I'm new to painting and have been covering my pieces with epoxy resin. However lately I've been seeing a lot of bleeding under resin...I'm not doing anything different (i use a combo of acrylic, oil and mixed media like gold leaf)...any advice??


----------



## TerryCurley (Jan 4, 2015)

Oil over acrylic should be fine. But you want the acrylic to be completely dry. Not sure what you are meaning by bleed through. I've used resin mixed with my oil paints to decrease the drying time. Are you coating with resin as a glaze? I've used walnut oil and resin as a glaze but not by itself. But then I'm still a little new at this. Been at it almost two years now.

Welcome to the forum.


----------



## leighann (May 10, 2015)

Well, I'm like super crazy new to any kind of painting, but I thought all u had to do with acrylics was spray some kind of sealer on them. (?)

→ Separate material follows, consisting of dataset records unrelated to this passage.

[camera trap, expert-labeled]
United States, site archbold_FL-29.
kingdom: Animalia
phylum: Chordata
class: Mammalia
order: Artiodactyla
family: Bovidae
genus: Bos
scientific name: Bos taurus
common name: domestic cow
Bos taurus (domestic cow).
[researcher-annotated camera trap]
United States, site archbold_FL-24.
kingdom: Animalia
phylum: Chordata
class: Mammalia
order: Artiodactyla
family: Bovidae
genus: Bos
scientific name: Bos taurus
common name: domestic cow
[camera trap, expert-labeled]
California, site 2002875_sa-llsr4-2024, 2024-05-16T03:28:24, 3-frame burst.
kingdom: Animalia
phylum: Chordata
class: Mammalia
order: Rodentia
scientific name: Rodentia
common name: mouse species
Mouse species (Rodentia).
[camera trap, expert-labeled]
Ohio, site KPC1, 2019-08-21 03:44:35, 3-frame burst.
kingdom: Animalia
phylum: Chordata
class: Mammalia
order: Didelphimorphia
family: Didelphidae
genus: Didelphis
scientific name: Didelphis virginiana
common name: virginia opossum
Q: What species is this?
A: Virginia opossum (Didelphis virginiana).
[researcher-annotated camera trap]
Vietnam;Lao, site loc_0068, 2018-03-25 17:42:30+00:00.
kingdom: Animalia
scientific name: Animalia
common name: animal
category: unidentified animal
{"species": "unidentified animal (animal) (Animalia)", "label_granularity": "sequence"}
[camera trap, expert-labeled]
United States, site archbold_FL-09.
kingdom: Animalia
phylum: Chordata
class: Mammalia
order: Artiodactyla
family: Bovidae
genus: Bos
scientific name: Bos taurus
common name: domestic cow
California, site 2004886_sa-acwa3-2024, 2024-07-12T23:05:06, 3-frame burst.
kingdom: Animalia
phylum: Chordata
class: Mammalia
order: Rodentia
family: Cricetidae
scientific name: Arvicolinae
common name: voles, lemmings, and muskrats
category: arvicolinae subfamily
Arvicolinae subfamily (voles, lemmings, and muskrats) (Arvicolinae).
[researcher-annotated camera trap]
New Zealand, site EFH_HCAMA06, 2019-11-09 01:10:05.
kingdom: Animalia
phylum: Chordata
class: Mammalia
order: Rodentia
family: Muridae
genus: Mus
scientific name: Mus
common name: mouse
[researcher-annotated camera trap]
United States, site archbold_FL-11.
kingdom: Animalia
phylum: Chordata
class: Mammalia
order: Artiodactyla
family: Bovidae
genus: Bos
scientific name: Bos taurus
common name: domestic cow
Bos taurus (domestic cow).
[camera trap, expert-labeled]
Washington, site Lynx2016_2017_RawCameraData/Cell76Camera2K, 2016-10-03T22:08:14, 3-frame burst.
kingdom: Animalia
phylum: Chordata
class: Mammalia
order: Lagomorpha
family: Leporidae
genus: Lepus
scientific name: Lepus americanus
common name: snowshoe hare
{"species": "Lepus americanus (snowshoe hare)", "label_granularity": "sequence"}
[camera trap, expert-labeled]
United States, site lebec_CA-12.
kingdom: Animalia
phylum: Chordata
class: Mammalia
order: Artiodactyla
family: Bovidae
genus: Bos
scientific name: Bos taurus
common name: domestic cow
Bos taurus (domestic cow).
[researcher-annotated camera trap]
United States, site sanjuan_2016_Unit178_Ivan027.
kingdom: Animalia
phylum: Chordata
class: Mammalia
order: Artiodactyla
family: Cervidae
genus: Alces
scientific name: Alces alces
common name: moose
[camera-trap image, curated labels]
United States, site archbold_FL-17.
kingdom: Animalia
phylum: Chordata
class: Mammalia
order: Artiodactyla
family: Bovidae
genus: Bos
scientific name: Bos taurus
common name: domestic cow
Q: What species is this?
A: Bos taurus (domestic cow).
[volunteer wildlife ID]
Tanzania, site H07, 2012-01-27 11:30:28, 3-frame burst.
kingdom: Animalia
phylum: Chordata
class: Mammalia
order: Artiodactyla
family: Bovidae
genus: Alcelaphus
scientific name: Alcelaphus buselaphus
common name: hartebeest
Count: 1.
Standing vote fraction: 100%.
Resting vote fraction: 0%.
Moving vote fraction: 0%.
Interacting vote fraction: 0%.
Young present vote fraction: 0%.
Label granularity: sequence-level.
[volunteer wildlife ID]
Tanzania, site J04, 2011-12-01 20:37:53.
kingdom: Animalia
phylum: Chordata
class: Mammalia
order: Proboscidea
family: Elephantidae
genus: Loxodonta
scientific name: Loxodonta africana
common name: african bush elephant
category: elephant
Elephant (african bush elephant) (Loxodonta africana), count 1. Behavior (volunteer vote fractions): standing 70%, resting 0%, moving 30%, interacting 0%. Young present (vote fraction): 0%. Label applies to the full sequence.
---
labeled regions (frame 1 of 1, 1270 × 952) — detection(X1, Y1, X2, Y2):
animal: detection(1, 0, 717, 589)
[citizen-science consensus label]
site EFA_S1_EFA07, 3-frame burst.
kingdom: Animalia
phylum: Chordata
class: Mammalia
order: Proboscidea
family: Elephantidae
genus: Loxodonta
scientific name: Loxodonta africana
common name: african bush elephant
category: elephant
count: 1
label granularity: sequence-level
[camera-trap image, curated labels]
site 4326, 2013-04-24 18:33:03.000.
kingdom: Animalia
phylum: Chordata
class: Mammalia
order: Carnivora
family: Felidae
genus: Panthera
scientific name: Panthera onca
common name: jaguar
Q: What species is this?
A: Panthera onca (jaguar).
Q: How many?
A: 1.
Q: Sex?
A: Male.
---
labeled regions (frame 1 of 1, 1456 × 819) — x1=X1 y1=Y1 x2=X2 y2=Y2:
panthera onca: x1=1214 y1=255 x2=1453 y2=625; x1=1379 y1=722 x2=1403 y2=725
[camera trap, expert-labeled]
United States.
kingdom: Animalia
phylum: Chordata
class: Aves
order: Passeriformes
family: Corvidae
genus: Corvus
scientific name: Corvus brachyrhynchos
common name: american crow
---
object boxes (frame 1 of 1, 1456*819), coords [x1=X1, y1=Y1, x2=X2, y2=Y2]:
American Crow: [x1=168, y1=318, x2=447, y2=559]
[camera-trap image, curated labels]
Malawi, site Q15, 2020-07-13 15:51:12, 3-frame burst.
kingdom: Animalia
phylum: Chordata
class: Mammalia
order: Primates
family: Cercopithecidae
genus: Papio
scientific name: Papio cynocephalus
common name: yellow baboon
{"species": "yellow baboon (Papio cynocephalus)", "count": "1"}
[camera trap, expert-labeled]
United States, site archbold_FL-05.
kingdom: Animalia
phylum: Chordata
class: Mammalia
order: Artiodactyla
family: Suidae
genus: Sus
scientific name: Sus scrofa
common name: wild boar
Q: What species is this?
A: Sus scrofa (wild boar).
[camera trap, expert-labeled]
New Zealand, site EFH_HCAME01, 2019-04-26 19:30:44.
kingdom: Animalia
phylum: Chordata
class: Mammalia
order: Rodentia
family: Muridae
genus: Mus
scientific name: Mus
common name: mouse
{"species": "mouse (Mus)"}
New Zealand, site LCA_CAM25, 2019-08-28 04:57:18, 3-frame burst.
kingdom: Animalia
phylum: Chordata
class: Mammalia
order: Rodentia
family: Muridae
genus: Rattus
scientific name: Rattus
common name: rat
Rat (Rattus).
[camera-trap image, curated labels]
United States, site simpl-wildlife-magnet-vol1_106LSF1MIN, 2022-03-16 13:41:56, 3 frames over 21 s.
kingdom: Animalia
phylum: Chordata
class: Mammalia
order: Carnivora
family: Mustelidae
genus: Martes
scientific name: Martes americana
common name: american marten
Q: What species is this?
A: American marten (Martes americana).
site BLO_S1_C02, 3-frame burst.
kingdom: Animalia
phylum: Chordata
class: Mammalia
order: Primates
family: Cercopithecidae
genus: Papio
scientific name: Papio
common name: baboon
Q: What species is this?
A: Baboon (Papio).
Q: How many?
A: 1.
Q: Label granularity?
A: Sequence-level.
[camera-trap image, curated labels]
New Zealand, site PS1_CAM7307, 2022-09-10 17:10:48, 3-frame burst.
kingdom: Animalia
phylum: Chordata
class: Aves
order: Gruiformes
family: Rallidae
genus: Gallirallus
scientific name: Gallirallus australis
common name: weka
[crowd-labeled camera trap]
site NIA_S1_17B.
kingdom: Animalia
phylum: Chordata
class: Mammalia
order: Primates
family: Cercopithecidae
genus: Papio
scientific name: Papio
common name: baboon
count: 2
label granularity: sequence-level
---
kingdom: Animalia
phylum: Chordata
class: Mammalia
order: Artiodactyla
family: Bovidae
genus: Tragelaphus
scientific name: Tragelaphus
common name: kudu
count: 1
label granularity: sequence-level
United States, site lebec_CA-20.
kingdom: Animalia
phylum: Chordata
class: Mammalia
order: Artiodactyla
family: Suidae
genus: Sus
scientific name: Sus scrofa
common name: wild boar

I just bought a book on acrylics, so I guess I should check into that. :biggrin:


----------



## StacyC (Mar 6, 2016)

You can just spray a varnish but the resin coating is really thick and gives an added depth...here is the difference in the pic...the second pic is what I mean about "bleed"


----------



## TerryCurley (Jan 4, 2015)

That looks to me like the painting wasn't completely dry when you applied the resin. Actually I think it's a cool effect, but if it's not what you wanted it's a bummer.


----------



## StacyC (Mar 6, 2016)

That's what I was thinking...my layers are not textured or thick but I may just let them dry for a week before applying resin.


----------



## Susan Mulno (Apr 13, 2015)

Is it possible the resin is re-wetting the surface of the paint when it is applied?


----------